Work to complete – Could you write out every record below exactly, leaving out any pictures?

Saved data entries
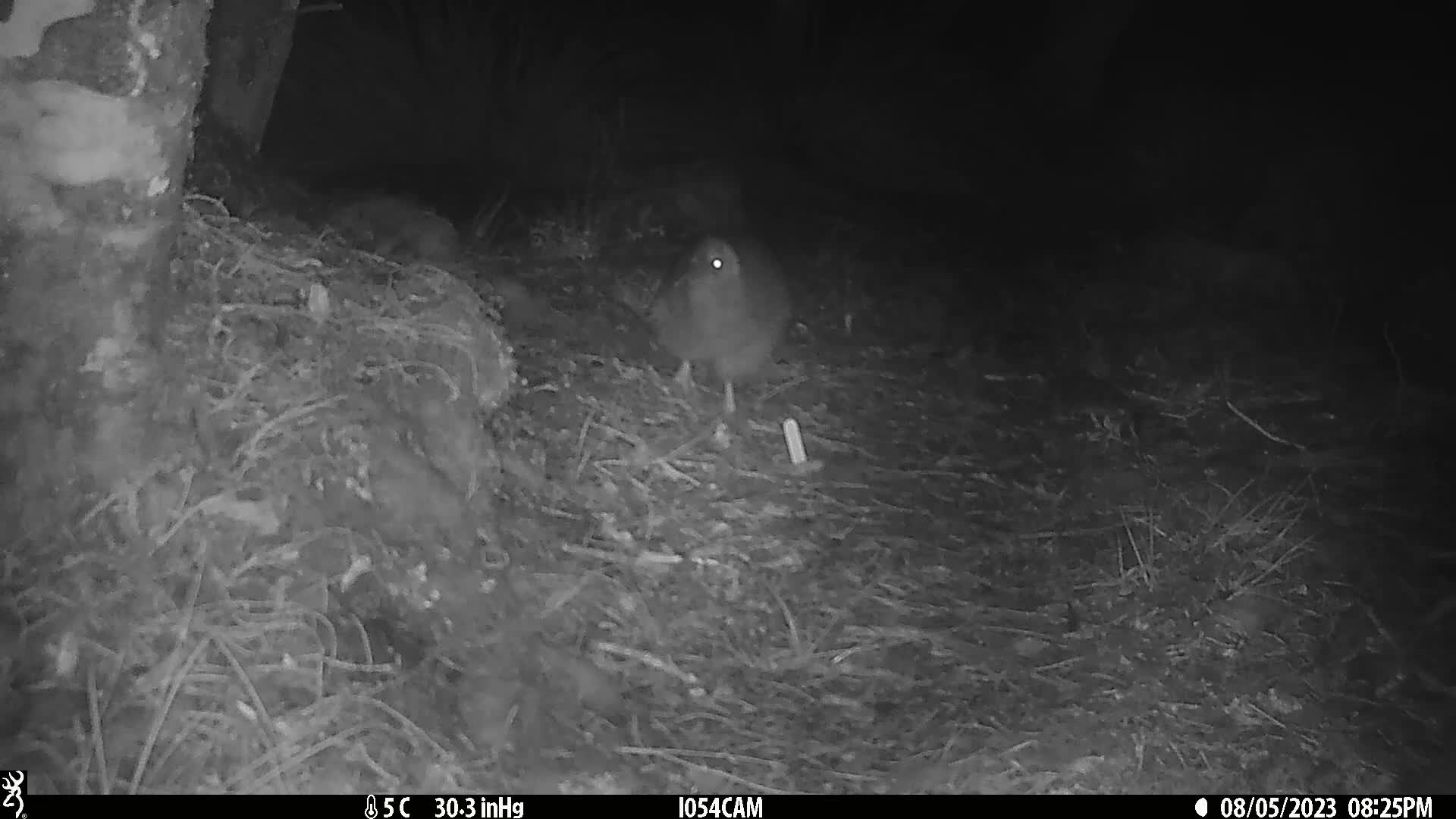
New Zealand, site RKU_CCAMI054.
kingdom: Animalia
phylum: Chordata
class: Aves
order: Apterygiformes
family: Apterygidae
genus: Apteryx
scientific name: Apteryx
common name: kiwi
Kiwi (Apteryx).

Your response –
New Zealand, site RKU_CCAMI054.
kingdom: Animalia
phylum: Chordata
class: Aves
order: Apterygiformes
family: Apterygidae
genus: Apteryx
scientific name: Apteryx
common name: kiwi
Kiwi (Apteryx).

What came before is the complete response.